本文:

▽

Wilson-Mikity症候群

概要

Wilson-Mikity症候群は、主に早産児に発症する特発性の慢性肺疾患であり、出生後早期から進行性の呼吸障害を呈する。肺の間質性変化や肺胞構造の発達障害が特徴で、気管支肺異形成症(BPD)とは異なり、人工換気歴がなくても発症する。

要点

  • 早産児に発症する慢性肺疾患である
  • 特発性で人工換気歴がなくても発症する
  • 肺の間質性変化と進行性呼吸障害が特徴

病態・原因

本症は未熟な肺における肺胞発達障害と間質性線維化を基盤とし、原因は明確でないが、胎内環境や出生後の酸素投与、感染などが関与すると考えられている。人工換気や高濃度酸素曝露がない場合にも発症する点が特徴的である。

主症状・身体所見

出生直後からの呼吸促迫、陥没呼吸、チアノーゼ、低酸素血症を認める。聴診上はラ音や喘鳴を認めることが多い。進行例では体重増加不良や哺乳障害を伴うことがある。

検査・診断

検査所見補足
胸部X線網状・線状陰影、過膨張両側性で肺門周囲優位
血液ガス分析低酸素血症呼吸性アシドーシスを伴うことも
CT検査肺野の線維化像詳細な肺構造評価に有用

診断は早産児における進行性の呼吸障害と特徴的な画像所見から行う。鑑別には気管支肺異形成症や感染症、肺出血等を除外する必要がある。

△

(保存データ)
▽

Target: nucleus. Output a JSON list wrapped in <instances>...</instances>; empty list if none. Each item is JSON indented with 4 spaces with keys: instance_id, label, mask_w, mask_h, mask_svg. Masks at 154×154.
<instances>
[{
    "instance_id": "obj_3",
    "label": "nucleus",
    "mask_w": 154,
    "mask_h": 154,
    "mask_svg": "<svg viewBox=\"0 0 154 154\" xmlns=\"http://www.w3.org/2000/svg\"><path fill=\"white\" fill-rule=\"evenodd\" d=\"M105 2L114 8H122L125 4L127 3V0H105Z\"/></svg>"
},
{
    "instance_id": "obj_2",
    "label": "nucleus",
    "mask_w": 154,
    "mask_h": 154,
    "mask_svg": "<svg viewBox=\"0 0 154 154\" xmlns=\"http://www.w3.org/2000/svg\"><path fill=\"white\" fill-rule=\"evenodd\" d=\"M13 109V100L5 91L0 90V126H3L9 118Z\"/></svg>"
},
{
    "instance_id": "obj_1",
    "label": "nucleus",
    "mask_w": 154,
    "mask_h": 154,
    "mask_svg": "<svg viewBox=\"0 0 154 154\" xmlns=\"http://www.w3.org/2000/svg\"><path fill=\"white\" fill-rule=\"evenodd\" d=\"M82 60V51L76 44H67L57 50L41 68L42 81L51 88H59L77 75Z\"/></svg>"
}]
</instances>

△

設問:
a - Wilson-Mikity症候群についての本文を読み、次の問いに答えよ。
(i) 本症は主にどのような児に発症するか。
(ii) 原因として関与すると考えられているものは何か。
(iii) 診断で鑑別のために除外が必要とされるものは何か。
b - Wilson-Mikity症候群についての本文の続きを、最後の文の後から書き進めよ。

解答:
a -
(i) 早産児
(ii) 胎内環境、出生後の酸素投与、感染など
(iii) 気管支肺異形成症、感染症、肺出血等

b -
治療

  • 第一選択:酸素投与管理
  • 補助療法:栄養管理、感染予防、必要時に呼吸補助
  • 注意点:過剰な酸素投与による酸素中毒や合併症の管理

鑑別・比較

疾患見分けるキーポイント検査差異
気管支肺異形成症人工換気歴、酸素投与歴あり胸部X線で気腫性変化が目立つ
新生児肺炎感染徴候、発熱あり血液検査で炎症反応上昇

補足事項

本症はBPDと異なり、人工換気や高濃度酸素曝露がなくても発症しうるため、早産児の呼吸障害では常に念頭に置く必要がある。予後は呼吸管理や合併症の有無により異なる。